# Topics in Regression Statistics



## Properties of a good estimate
* **Unbiased** - $E[\hat{X}] = X$, on average the estimated coefficients will be equal to the true value
* **Efficient** - $\hat{X}$ is the minimum variance estimate for X
* **Consistent** - $lim_{T \to \infty} Pr[|\hat{\beta} - \beta| > \gamma] = 0,  \forall \gamma > 0$ As the sample size tends to infinity, the distance between the estimate and the true value can be bound ever closer to $\gamma$
* NOTE: 
  * MLE is a BLUE (best linear unbiased estimate)
    * MLE is based on a distribution assumption
  * OLS is a mathematical estimate that does NOT assume a distribution
    * what links OLS to statistics/distribution is the Gauss-Markov Theorem
  * When you do a regression you have to check all six GM assumptions. If the six assumptions are satified, then the OLS estimate = MLE estimate



## Regression

### General steps when doing regression
* graph the data 
* try to assess relationships between the data
  * example (cobb-douglass variant) $Q=\beta_0 N^{\beta_1}K^{\beta_2}\epsilon$
  * betas are elasticities, N is the number of laborers, K is the amount of capital
* Rule of thum is to never go above a cubic model. Also, begin with the cubic, assess significance of coefficients and if not significant go to a quadratic model.
* For forecasting the % change in Q, forget/drop the intercept and do the following;
  * %$\Delta_Q = -1.5(.10) + .8(.04) = -.15 + .032 = -.11.8$ = 11.8% decrease
* Confidence interval
  * $P[\bar{x} - Z_{\alpha/2}*SE \le \mu \le \bar{x} + Z_{\alpha/2}*SE] = (1-\alpha)$


### Regression results
$TSS = RSS + ESS$, total sum squared = regression sum squared + error sum squared
<br>$1 = \frac{\beta_1^2\sum{x^2}}{\sum{y^2}} + \frac{\sum{\epsilon^2}}{\sum{y^2}} = \text{explained variation + error sum squared}$
<br>
* $R^2 = .85$ means 85% of variance in y is explained by x
<br>

*Standard Error*
<br>$SE = \sqrt{\frac{\sum{y^2}-\beta_1^2\sum{x^2}}{n-2}}$
* High $R^2$ implies LOW SE

Say you have your forecast<br>
$y^F = \hat{\beta_0} + \hat{\beta-1}X_0$
<br>$SE^F = SE \sqrt{1 + \frac{1}{n} + \frac{(X_0 - \bar{X})^2}{\sum{x^2}}}$
<br> 
* if you want a low $SE^F$, you want a low SE so you want a high $R^2$
* you want a high value of n
* you want a low value for $X_0 - \hat{X}$
* you want a high range of values of x. Imagine a small range of x = [1,2]. This would make your model only applicable in that area. You want a large range x = [0, 1e6]

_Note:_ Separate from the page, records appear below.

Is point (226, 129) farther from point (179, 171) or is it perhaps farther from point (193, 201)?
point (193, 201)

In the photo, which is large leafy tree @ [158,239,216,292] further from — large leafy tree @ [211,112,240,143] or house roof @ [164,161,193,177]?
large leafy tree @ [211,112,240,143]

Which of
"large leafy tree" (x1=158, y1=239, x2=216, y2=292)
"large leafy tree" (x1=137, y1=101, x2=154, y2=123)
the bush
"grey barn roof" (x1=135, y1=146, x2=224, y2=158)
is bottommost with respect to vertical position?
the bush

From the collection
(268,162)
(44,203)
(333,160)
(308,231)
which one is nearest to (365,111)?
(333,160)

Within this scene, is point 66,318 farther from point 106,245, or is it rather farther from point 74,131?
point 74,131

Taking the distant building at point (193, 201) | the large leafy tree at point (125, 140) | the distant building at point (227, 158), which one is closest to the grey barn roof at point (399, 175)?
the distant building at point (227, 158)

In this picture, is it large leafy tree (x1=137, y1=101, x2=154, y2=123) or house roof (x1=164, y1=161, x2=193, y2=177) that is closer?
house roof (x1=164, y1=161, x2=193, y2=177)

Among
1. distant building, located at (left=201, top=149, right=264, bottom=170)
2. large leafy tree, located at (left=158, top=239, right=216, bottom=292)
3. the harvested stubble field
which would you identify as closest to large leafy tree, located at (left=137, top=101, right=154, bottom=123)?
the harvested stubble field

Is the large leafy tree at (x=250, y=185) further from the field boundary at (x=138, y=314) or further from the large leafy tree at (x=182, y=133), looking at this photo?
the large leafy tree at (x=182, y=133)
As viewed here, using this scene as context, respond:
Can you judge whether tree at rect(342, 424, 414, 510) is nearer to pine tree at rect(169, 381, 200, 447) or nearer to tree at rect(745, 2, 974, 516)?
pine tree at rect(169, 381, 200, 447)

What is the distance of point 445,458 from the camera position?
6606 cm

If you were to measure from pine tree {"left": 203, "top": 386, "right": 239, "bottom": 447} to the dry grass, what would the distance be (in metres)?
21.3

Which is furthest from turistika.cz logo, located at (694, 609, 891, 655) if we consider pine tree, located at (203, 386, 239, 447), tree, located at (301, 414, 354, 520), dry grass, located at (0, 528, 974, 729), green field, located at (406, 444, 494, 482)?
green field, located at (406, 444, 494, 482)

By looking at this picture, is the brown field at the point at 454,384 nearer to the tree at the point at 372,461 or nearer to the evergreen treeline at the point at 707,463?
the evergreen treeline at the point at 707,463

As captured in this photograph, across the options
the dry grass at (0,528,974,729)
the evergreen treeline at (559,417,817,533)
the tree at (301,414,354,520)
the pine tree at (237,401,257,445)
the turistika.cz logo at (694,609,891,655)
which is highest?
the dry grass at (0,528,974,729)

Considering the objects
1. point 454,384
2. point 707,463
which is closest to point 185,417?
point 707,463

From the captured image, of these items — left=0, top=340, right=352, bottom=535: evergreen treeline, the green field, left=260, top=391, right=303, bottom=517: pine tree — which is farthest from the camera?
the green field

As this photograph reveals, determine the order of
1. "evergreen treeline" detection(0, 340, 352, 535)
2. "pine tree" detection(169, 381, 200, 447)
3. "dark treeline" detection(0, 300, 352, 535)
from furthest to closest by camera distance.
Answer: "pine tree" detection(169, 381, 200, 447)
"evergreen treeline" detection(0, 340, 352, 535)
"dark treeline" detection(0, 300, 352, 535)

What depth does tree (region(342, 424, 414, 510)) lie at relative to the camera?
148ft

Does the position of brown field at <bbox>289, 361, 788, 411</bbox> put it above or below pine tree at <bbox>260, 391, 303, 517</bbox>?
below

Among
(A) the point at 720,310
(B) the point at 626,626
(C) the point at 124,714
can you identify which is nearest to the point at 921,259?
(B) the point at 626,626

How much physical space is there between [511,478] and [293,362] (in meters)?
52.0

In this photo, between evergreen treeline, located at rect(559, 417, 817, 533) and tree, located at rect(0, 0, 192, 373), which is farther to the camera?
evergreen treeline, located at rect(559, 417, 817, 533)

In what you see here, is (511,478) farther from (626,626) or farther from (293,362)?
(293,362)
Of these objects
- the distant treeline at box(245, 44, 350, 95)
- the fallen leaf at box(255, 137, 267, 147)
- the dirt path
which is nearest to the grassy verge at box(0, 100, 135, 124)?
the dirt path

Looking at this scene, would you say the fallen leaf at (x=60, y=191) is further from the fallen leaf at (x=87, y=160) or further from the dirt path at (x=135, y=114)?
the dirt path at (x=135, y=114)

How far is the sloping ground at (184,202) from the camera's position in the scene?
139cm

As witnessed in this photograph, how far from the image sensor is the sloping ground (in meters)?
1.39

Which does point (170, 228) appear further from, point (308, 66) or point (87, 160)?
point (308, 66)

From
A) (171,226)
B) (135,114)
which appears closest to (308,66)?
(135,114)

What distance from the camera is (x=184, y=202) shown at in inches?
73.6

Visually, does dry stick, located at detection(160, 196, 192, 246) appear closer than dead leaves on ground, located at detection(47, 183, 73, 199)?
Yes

* Adjusted $R^2$, goodness of fit
    * $R^2 = 1-(1-R^2)\frac{n-1}{n-k}$, where k is the # of estimated parameters
      * any time that you add an independent variable to a multi-regression model your $R^2$ will go up even if the variable is non-sensical.
* $ Coefficient of Variation = \frac{\sigma_x}{\bar{x}}$
* $ Sharpe Ratio = \frac{\bar{R_a} - r_f}{\sigma_a}$
* $ Treynor Ratio = \frac{\bar{R_A} - \bar{r_f}}{\beta_A}$
      

### Event Studies
Ex-post or in-sample
* regress using most data (n-10) and forecast using the last 10
* Calculate abnormal returns, $R_{actual} - R_{estimated}$ 
* t-statistic = AR/SE (you could use the individual SE or the regression SE)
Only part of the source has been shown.